Santa Fe Saloon, Goldfield, Nevada. In a state with no shortage of old saloons, the Santa Fe’s claim to fame is that of oldest saloon in continuous operation. Just in case that isn’t enough to lure you in, a sign down the street advertises “Nevada’s Meanest Bartender.” Sold yet? You should be, the next closest place to grab a cold one is in Tonopah, Nevada 27 miles to the north or Beatty, Nevada, 67 miles to the south. The almost ghost town of Goldfield boasts this saloon as well an architecture that reflects its gold mining town past. Goldfield had its boom between 1905 and 1910 and for a brief time was the largest city in Nevada. Evidence of the boom is still standing tall even though life in Goldfield for the 200 plus residents is life in a town “whose time done passed,” as they would say in the south where I’m from.
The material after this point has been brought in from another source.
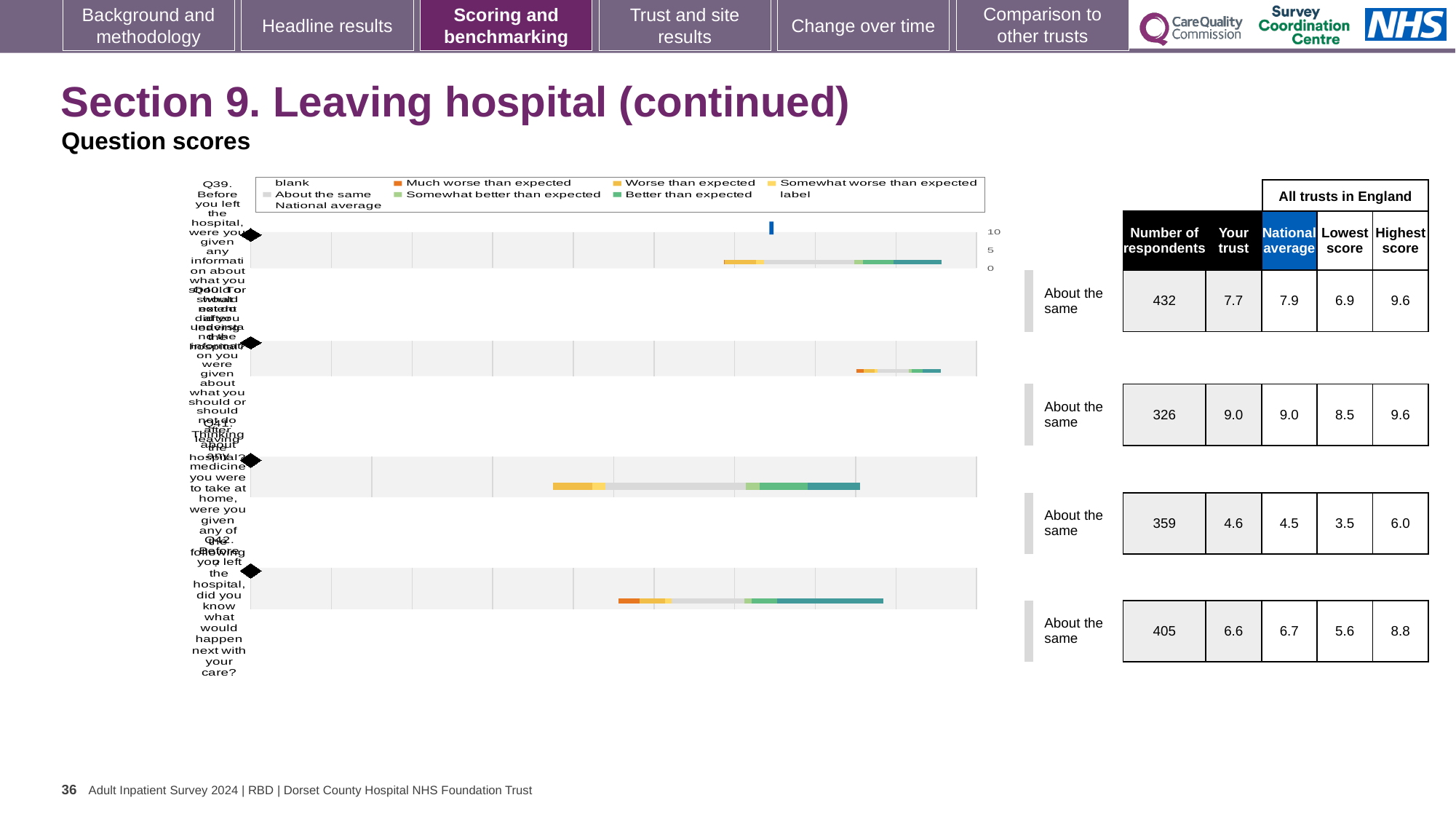
In the table to the right of the charts, what is the 'National average' in the third row (aligned with the Q41 chart)? 4.5 How many separate question-score bar charts are shown on the slide? 4 In the table to the right of the charts, which row has the highest 'Number of respondents'? the first row (432) In the table to the right of the charts, which row has the lowest 'Your trust' score? the third row (4.6) In the table to the right of the charts, what is the 'Number of respondents' in the second row (aligned with the Q40 chart)? 326 What is the highest value shown on the axis above the first (Q39) chart? 10 What kind of chart is used for the question scores on this slide? bar chart In the table to the right of the charts, what is the 'Your trust' score in the first row (aligned with the Q39 chart)? 7.7 In the table to the right of the charts, what is the difference between the 'Highest score' and 'Lowest score' in the first row? 2.7 In the table to the right of the charts, is the 'Your trust' score in the fourth row larger or smaller than the 'National average' in that row? smaller Which colour does the legend use for 'Much worse than expected'? orange In the table to the right of the charts, what is the 'Highest score' in the fourth row (aligned with the Q42 chart)? 8.8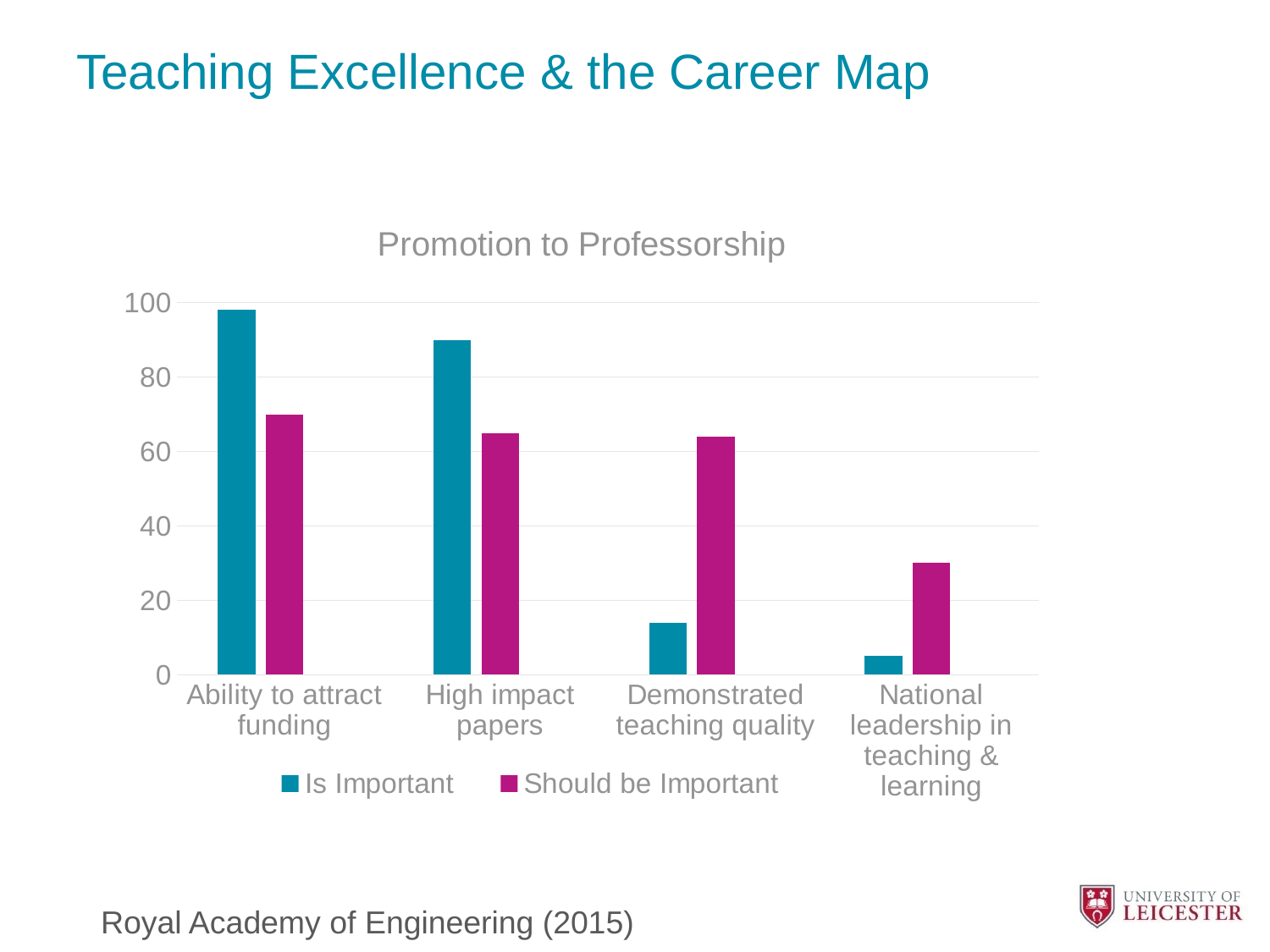
For Demonstrated teaching quality, which is larger: 'Is Important' or 'Should be Important'? Should be Important What kind of chart is shown on the slide? bar chart Which category has the lowest 'Is Important' value? National leadership in teaching & learning What is the title of the chart? Promotion to Professorship Is the 'Is Important' value for Demonstrated teaching quality greater or less than 20? less Which category has the highest 'Is Important' value? Ability to attract funding For High impact papers, which is larger: 'Is Important' or 'Should be Important'? Is Important How many categories are shown on the x axis? 4 Is the 'Is Important' value for Ability to attract funding greater or less than 80? greater How many series does the legend list? 2 Which category has the lowest 'Should be Important' value? National leadership in teaching & learning Is the 'Should be Important' value for Demonstrated teaching quality greater or less than 60? greater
The reputedly haunted Goldfield Hotel is impressive in its brick grandeur, standing once-proud and sadly abandoned. Many people have made plans to restore the hotel over the years, but somehow that’s never panned out. This is a sad thing indeed because restoring the hotel could bring tourism and jobs much like it did at the Mizpah Hotel in Tonopah. The most recent round of promise came from a Nevada rancher who bought the hotel at auction for under $400,000 (why don’t I know any rich investors!?) and promised to restore it. When I was there in spring 2014 the hotel was vacant and begging for some love.
Nevada hasn’t gotten the memo that no one smokes inside anymore so on a sunny clear day the Santa Fe Saloon is filled with locals and old-timers who are leisurely chit chatting and smoking over their regular drinks, clearly a scene that’s happened before, probably every day for as far back as anyone can remember. No one here is new except us, and despite the advertising, the bartender hands over our beers quite amicably. The bar feels like it’s been around since 1905, not because of its impressive historic artifacts or mementos but because it’s a beat-up and comfortable little dive. It’s not a precious time capsule but a good old watering hole of the if-it-ain’t-broke variety. There’s a life-size figure of Wyatt Earp and some slot machines for anyone who cares. No one does.
The railroad yard of the Bullfrog and Goldfield railroad is across from the bar, an interesting place to explore. In the main drag there’s a functioning diner but no working gas station, a general store and a hardware store. A few stores with gold and gems, motorcycle wares and gifts are open for any would-be tourists. The town of Goldfield has clearly tried to rise from the ashes, tapping into its history, architecture and captivating geographical remoteness to build something that can survive today. It’s crossed the line from ghost to livingbut just barely. You might come here for the cold beer but make sure you stay awhile for the town.